Agency officials say they are dealing increasingly with patients whose multiple medical problems and personal circumstances -- combinations of mental illness, substance addiction, poverty and homelessness, for example -- pose special challenges.

More than 83 percent of the 11,000 people who received mental health care last year have annual household incomes below $25,000. Most are either uninsured or underinsured.

Perhaps more vexing have been staffing problems. The agency's outpatient treatment centers in Reston, Alexandria and Annandale have a total of 11 vacancies for psychotherapists, case managers and nurses. Even before the vacancies emerged last year, therapists were oversubscribed, DeFee said, each carrying an average of 50 cases.
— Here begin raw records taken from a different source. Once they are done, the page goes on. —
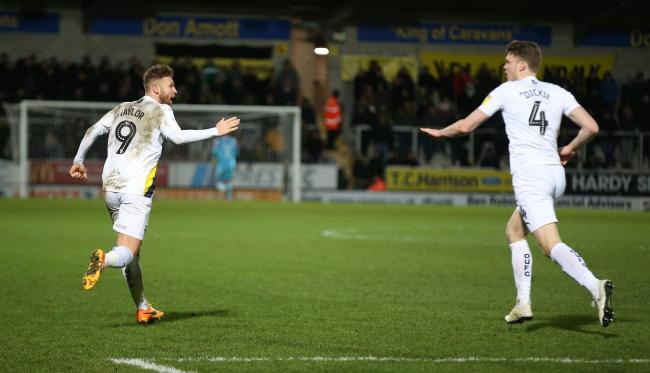 Matty Taylor (left) celebrates his goal for Oxford United at Burton Albion with Rob Dickie   Picture: Richard Parkes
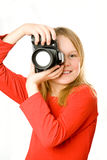 Pretty little girl with photo camera Royalty Free Stock Photo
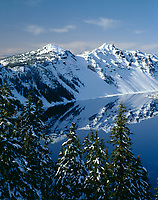 ORCL_012 - USA, Oregon, Crater Lake National Park, Winter snow on west rim of Crater Lake with The Watchman (left) and Hillman Peak (right).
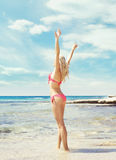 Beautiful, fit and girl in pink swimsuit posing on a beach Stock Images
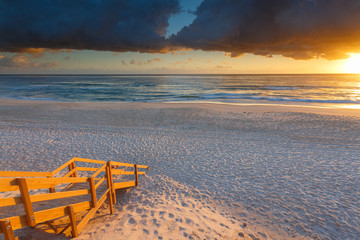 Australian beach entry with stairs in foreground at sunrise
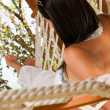 Young woman in hammock — Stock Photo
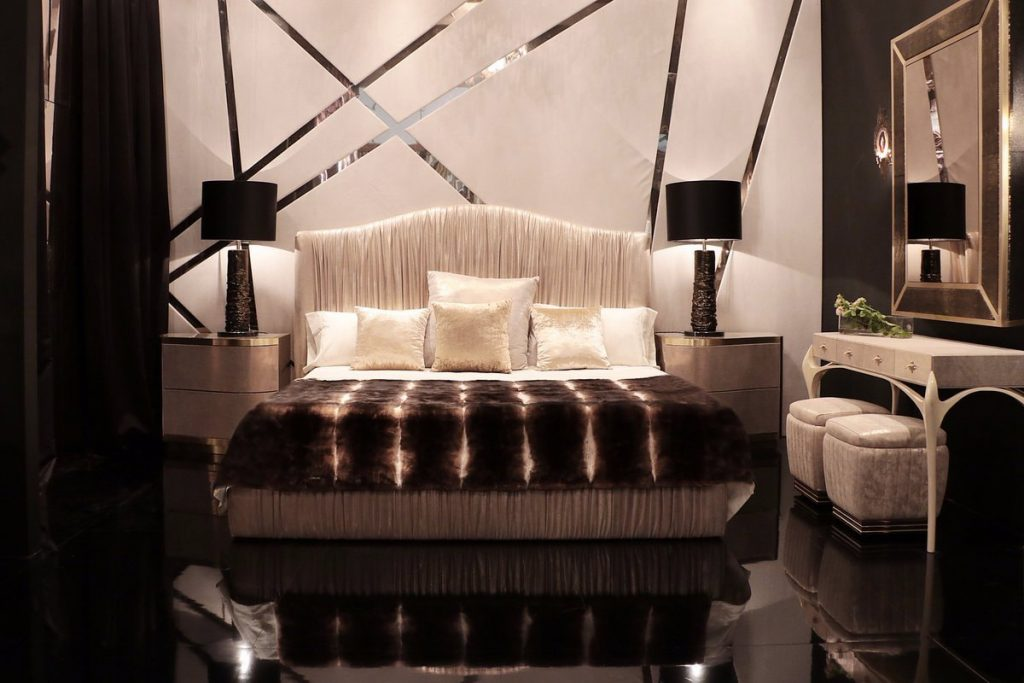 A luxury bed in a showroom by KOKET.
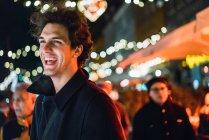 Fröhlicher Mensch lächelnd auf Stadtstraße Abend — Stockfoto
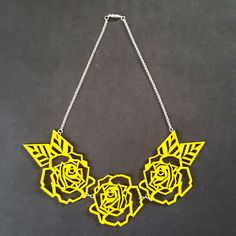 geometric roses necklace made of 3mm acrylic. laser cut design.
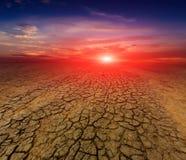 Solnedgång över sprucken jord Arkivfoton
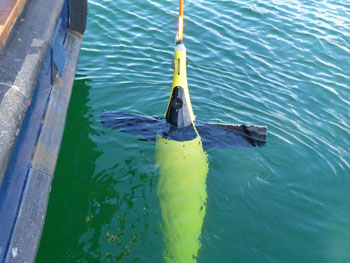 An underwater Seaglider ready for deployment from a research vessel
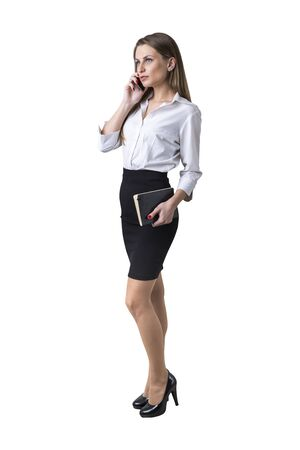 Isolated full length portrait of serious young blonde businesswoman talking on smartphone and holding planner. Concept of communication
That workload has expanded.

Although some agency staff members are among the county's highest paid employees (one psychiatrist made $286,886 with overtime in 2003, according to a Washington Post study of area government salaries), DeFee said recruitment and retention are increasingly difficult. Competition from the private sector and other government agencies, as well as the expense of living in Fairfax, are the main obstacles.

Other jurisdictions face similar problems, but to a lesser degree. Loudoun County, which serves about 2,000 mental health patients a year, had 45 adults seeking outpatient care as of March 7. The average wait is 33 days, although some patients have encountered delays of up to three months. Tom Maynard, Loudoun's director of Mental Health, Mental Retardation and Substance Abuse Services, said that the waits have been "a chronic difficulty" but that his agency tries to get everyone evaluated and into treatment within a month.

"It's been a mighty struggle," he said.

Montgomery County, which contracts nearly all of its mental health services to a network of nonprofit organizations, had no immediately available information on waits. However, a November 2004 county report said 140 people were on waiting lists.